--- EXTRACT TO READ ---

OSTP unveils national STEMM strategy centered on improving workforce diversity and opportunities
White House officials on Wednesday announced cross-sector actions aimed at enhancing competitiveness and access across the science, technology, engineering, mathematics and medicine (STEMM) fields.
The Office of Science and Technology Policy said in a fact sheet that it had secured hundreds of commitments with non-federal organizations to assist in areas of need within STEMM, such as improving representation in entertainment, ensuring inclusive workplaces, enabling related programs to be more accessible, and more.
OSTP’s announcement came during a White House summit on STEMM equity and excellence, expanding on the 2022 STEMM Opportunity Alliance (SOA) initiative to “lead and coordinate cross-sector action to help achieve greater equity” across science and technology-facing fields.
The commitment to this effort is intended to “help drive progress” on STEMM Equity and Excellence 2050, a strategic plan released Wednesday by SOA that outlines a national strategy for constructing a diverse workforce with expanded opportunities.
“Knowing that those from underserved communities, individuals from underrepresented racial and ethnic groups, rural communities, women, people with disabilities and LGBTQI+ people have long faced barriers to equitable participation in STEMM, this administration has acted to foster a more just STEMM ecosystem,” Kei Koizumi, the principal deputy director for policy at OSTP, said during the event.
The office said in its press release that the SOA’s coalition represents over 200 organizations and “has powered additional commitments towards STEMM equity,” bringing a total of $2 billion to support these efforts.
“The bold goal is to add 20 million new diverse STEMM professionals to the U.S. workforce across all jobs and sectors by 2050,” the strategic plan’s executive summary states. “This vision requires decades of concerted, coordinated action beginning now.”
OSTP touted non-federal partnerships that complement work done by federal entities, such as the Department of Energy’s first cohort for the agency’s Faculty-Applied Clean Energy Sciences program. That partnership, also announced Wednesday, will work to support the expansion of opportunities and diversification of the STEMM workforce.
Participants in the DOE’s 10-week summer program were selected from minority-serving institutions that included tribal colleges and universities, historically Black colleges and universities, Asian-American and Native American Pacific Islander-serving institutions and others.
Christy Jackiewicz, chief of the Minority Educational Institutions Division in DOE’s Office of Energy Justice and Equity, said in a statement that program leaders are “excited to partner with [the agency’s Office of Energy Justice and Equity] and [the National Renewable Energy Laboratory] to improve the future of STEM, not only through the faculty of minority-serving institutions but also through the students who will benefit from their knowledge and understanding, both in the classroom and as they enter the workforce of the future.”

--- DATA UNDER STUDY ---

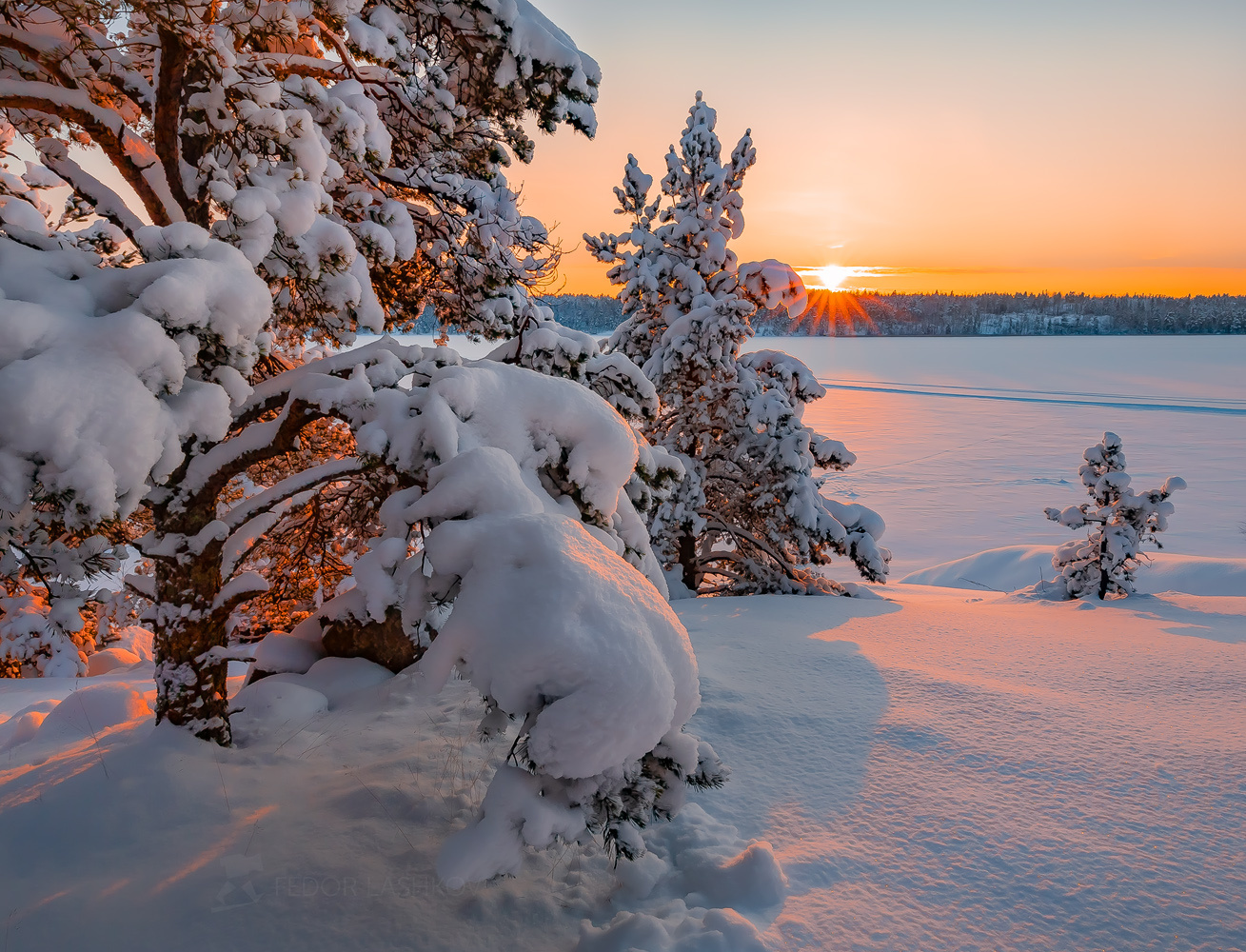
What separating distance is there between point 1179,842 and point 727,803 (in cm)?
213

---
--- DATA UNDER STUDY ---

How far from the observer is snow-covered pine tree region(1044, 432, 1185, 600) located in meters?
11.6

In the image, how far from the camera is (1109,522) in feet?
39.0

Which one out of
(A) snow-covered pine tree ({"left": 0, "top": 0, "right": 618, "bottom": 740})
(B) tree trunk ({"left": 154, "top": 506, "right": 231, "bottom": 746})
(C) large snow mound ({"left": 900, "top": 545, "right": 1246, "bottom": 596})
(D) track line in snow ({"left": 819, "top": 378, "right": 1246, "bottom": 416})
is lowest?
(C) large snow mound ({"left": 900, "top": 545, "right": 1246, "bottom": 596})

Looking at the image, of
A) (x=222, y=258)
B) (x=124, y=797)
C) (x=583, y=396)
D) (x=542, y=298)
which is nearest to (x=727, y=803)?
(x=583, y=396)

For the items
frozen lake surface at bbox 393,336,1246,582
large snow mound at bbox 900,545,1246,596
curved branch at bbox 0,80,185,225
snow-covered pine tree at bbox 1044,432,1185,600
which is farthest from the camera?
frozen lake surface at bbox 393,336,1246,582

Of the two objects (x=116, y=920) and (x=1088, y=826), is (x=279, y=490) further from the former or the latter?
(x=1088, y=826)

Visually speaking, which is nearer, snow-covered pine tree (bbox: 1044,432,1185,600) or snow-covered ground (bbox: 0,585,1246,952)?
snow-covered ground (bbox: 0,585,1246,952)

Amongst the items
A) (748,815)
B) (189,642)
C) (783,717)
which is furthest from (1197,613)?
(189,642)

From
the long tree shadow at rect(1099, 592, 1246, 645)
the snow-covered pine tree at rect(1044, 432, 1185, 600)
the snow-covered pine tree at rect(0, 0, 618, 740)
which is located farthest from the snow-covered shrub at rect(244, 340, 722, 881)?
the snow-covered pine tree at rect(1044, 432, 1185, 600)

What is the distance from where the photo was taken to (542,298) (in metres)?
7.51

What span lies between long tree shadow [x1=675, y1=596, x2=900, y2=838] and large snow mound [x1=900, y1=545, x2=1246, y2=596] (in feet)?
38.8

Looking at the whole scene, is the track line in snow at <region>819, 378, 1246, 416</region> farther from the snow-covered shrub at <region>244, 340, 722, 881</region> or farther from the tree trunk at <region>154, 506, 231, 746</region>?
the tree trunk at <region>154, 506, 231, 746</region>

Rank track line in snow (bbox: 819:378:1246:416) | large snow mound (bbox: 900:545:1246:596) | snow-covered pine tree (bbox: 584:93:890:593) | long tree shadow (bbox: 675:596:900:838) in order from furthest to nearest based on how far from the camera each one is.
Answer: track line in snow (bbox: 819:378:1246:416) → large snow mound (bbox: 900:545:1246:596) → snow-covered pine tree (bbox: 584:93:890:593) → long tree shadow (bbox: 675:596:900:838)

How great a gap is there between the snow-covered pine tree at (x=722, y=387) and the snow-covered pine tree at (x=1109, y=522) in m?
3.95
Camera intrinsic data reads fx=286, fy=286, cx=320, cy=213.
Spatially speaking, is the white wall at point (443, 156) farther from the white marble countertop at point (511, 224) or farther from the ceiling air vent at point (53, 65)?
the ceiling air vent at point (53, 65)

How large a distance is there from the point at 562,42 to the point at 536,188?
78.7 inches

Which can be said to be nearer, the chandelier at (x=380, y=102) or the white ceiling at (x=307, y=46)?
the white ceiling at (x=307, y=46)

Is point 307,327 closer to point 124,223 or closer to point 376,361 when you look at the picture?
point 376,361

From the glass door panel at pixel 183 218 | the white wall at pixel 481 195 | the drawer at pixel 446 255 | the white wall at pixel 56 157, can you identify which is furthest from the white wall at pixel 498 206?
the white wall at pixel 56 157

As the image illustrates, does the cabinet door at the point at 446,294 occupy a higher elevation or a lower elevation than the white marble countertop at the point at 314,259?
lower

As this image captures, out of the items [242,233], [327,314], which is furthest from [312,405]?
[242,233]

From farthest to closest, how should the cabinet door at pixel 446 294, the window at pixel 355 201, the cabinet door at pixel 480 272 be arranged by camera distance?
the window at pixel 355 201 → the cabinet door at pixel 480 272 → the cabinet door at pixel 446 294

---
--- DATA UNDER STUDY ---

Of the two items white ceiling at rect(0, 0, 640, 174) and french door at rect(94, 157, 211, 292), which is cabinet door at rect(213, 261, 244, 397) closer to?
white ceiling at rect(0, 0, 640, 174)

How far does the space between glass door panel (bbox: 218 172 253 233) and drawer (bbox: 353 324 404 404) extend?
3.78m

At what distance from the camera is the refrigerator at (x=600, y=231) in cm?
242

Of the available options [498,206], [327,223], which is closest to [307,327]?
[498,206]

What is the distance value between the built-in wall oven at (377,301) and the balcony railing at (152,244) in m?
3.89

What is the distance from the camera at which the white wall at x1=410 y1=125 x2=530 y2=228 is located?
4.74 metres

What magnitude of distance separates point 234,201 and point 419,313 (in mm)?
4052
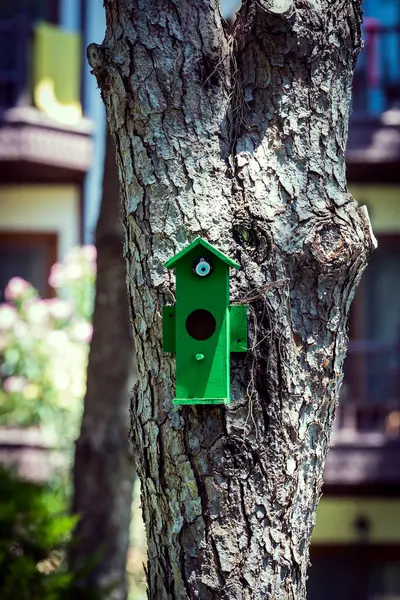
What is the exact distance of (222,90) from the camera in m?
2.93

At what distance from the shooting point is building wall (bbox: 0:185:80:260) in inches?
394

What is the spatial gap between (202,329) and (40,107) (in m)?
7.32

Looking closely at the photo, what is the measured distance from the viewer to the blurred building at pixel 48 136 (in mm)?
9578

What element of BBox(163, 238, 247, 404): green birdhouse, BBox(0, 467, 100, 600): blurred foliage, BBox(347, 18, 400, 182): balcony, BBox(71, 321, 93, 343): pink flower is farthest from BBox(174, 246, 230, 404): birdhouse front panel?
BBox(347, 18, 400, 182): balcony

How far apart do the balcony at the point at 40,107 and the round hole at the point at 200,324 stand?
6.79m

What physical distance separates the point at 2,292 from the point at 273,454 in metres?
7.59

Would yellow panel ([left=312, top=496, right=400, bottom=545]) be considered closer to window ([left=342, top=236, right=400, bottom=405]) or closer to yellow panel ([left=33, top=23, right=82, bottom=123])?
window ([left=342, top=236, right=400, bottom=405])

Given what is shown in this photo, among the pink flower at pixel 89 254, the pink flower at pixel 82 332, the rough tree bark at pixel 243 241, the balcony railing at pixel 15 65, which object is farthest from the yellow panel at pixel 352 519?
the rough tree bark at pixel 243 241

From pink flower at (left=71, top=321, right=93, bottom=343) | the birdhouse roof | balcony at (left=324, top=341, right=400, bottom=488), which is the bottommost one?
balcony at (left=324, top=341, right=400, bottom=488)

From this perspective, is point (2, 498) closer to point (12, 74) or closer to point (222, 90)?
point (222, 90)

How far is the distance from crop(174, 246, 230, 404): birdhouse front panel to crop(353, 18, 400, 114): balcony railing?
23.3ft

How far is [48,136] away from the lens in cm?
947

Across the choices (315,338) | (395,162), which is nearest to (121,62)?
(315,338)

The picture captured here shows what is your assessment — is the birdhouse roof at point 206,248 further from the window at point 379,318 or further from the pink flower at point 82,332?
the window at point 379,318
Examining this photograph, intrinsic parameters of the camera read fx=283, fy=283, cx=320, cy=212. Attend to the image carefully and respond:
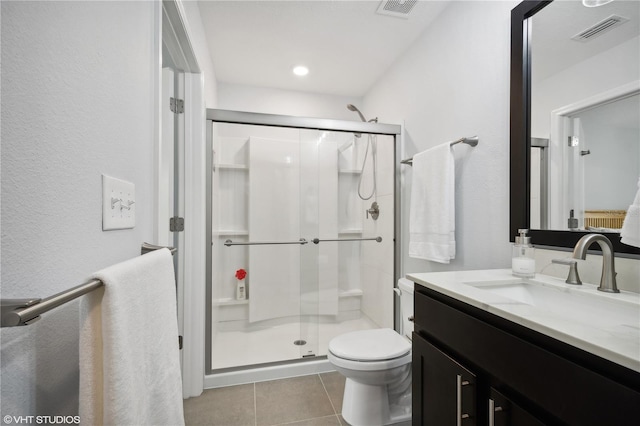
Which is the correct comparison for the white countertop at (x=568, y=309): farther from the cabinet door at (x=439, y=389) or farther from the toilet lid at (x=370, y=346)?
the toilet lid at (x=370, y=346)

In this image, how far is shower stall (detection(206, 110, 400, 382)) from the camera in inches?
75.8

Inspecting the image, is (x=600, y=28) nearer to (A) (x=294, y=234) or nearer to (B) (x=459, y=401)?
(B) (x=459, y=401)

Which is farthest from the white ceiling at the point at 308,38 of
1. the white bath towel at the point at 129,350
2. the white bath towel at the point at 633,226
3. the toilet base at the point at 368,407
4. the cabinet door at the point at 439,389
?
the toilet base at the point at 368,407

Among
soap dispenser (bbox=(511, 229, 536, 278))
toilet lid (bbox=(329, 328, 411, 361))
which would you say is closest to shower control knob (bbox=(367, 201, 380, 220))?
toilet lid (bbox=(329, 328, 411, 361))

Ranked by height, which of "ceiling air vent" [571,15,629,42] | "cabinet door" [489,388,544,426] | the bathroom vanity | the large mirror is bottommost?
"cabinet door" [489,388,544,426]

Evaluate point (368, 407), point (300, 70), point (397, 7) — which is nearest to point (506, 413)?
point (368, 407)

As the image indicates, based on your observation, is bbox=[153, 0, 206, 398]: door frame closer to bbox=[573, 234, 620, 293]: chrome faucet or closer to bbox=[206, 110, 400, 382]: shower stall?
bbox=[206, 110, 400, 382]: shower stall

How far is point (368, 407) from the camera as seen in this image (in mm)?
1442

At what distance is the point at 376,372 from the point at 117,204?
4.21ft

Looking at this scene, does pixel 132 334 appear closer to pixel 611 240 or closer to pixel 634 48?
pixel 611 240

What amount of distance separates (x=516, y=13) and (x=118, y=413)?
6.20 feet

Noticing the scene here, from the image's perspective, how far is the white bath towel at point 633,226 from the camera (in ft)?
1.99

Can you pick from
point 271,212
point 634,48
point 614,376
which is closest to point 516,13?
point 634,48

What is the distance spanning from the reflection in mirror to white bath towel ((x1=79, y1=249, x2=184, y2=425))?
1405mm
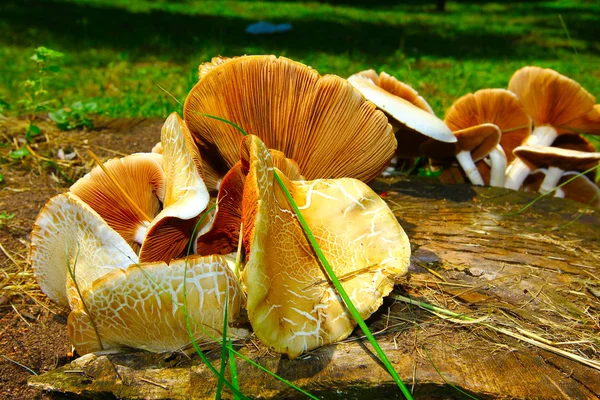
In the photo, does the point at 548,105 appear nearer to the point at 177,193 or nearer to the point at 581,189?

---

- **WORK TO COMPLETE**:
1) Answer these questions from the STEMM strategy article:
(a) How many organizations does the SOA's coalition represent?
(b) By what year does the strategic plan aim to add 20 million new diverse STEMM professionals to the U.S. workforce?
(c) How long is the DOE's summer program?
2) Reproduce everything in the STEMM strategy article from "The office said" down to "support these efforts.".

- **EXERCISE ANSWERS**:
1)
(a) Over 200
(b) 2050
(c) 10 weeks

2)
The office said in its press release that the SOA’s coalition represents over 200 organizations and “has powered additional commitments towards STEMM equity,” bringing a total of $2 billion to support these efforts.